> [PROBLEM]: Word for word, restate the lines from the one containing "Foto Vw Volkswagen Saveiro 1.6 Trend CS 2014" through the last line of the material, and include no pictures.

> [DATA BELOW]:
--

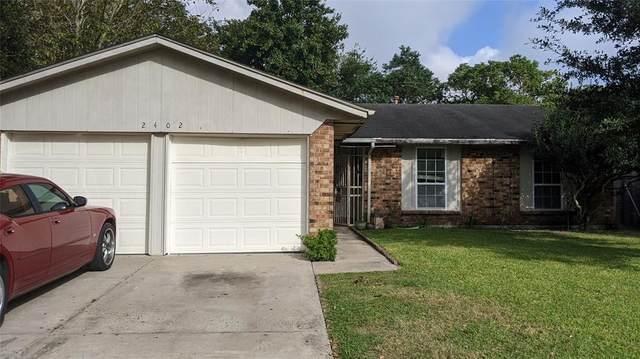 2402 Morewood Drive, Houston, TX 77038 (MLS #15059842) :: Caskey Realty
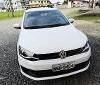Foto Vw Volkswagen Saveiro 1.6 Trend CS 2014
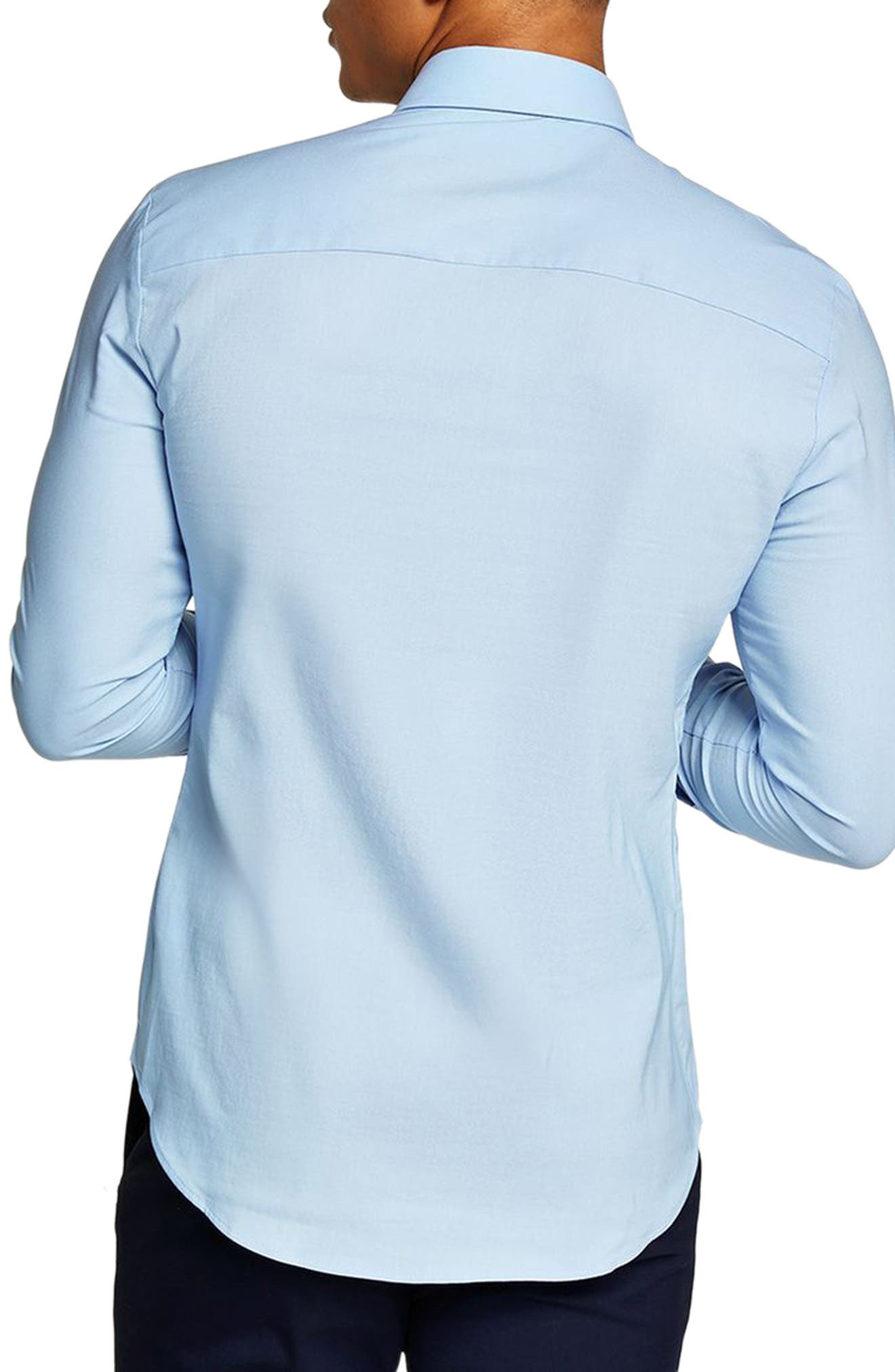 Muscle Fit Dress Shirt,                             Alternate thumbnail 2, color,                             LIGHT BLUE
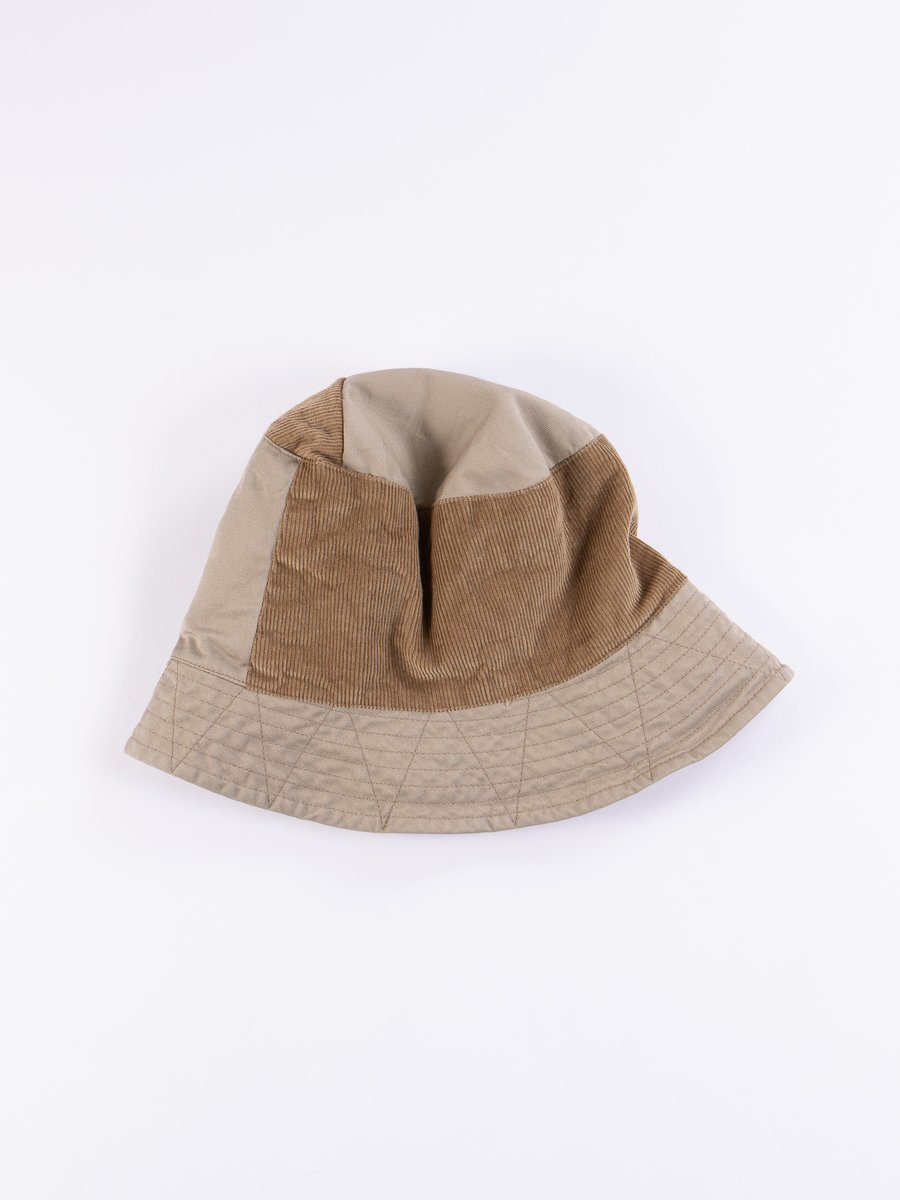 Khaki 6.5oz Flat Twill Bucket Hat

--

> [REPLY TO THE EXERCISE]:
Foto Vw Volkswagen Saveiro 1.6 Trend CS 2014
 Muscle Fit Dress Shirt,                             Alternate thumbnail 2, color,                             LIGHT BLUE
 Khaki 6.5oz Flat Twill Bucket Hat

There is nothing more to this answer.